DATA =
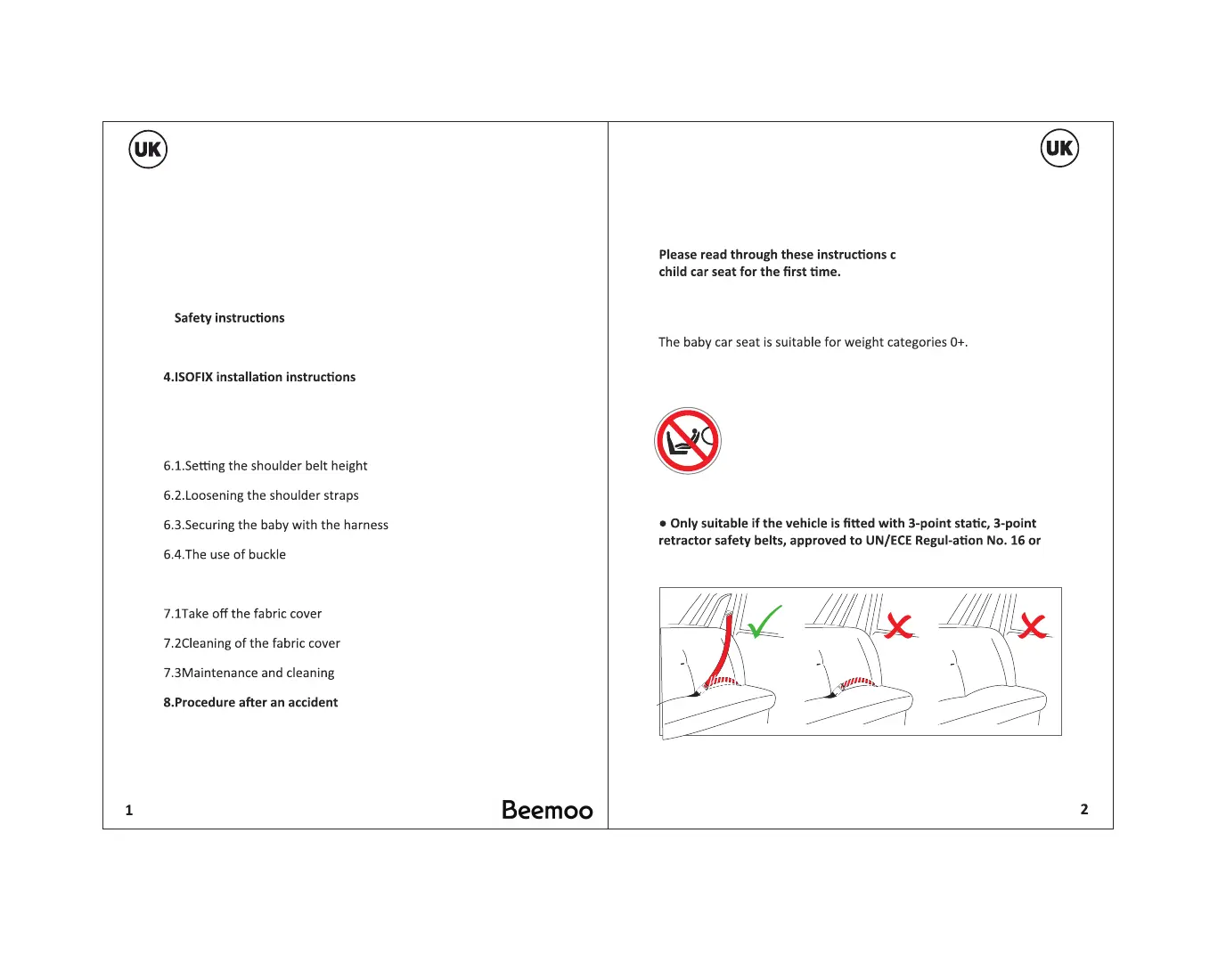 UK

Safety instructions

4.ISOFIX installation instructions

6.1.Setting the shoulder belt height

6.2.Loosening the shoulder straps

6.3.Securing the baby with the harness

6.4.The use of buckle

7.1Take off the fabric cover

7.2Cleaning of the fabric cover

7.3Maintenance and cleaning

8.Procedure after an accident

1

Beemoo

UK

Please read through these instructions c child car seat for the first time.

The baby car seat is suitable for weight categories 0+.

● Only suitable if the vehicle is fitted with 3-point static, 3-point retractor safety belts, approved to UN/ECE Regul-ation No. 16 or

2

ACTIVITY =
The lines to output run from the one containing "The baby car" through the last line of the records above; repeat them exactly and nothing more.

ANSWER FOR THIS EXERCISE =
The baby car seat is suitable for weight categories 0+.

● Only suitable if the vehicle is fitted with 3-point static, 3-point retractor safety belts, approved to UN/ECE Regul-ation No. 16 or

2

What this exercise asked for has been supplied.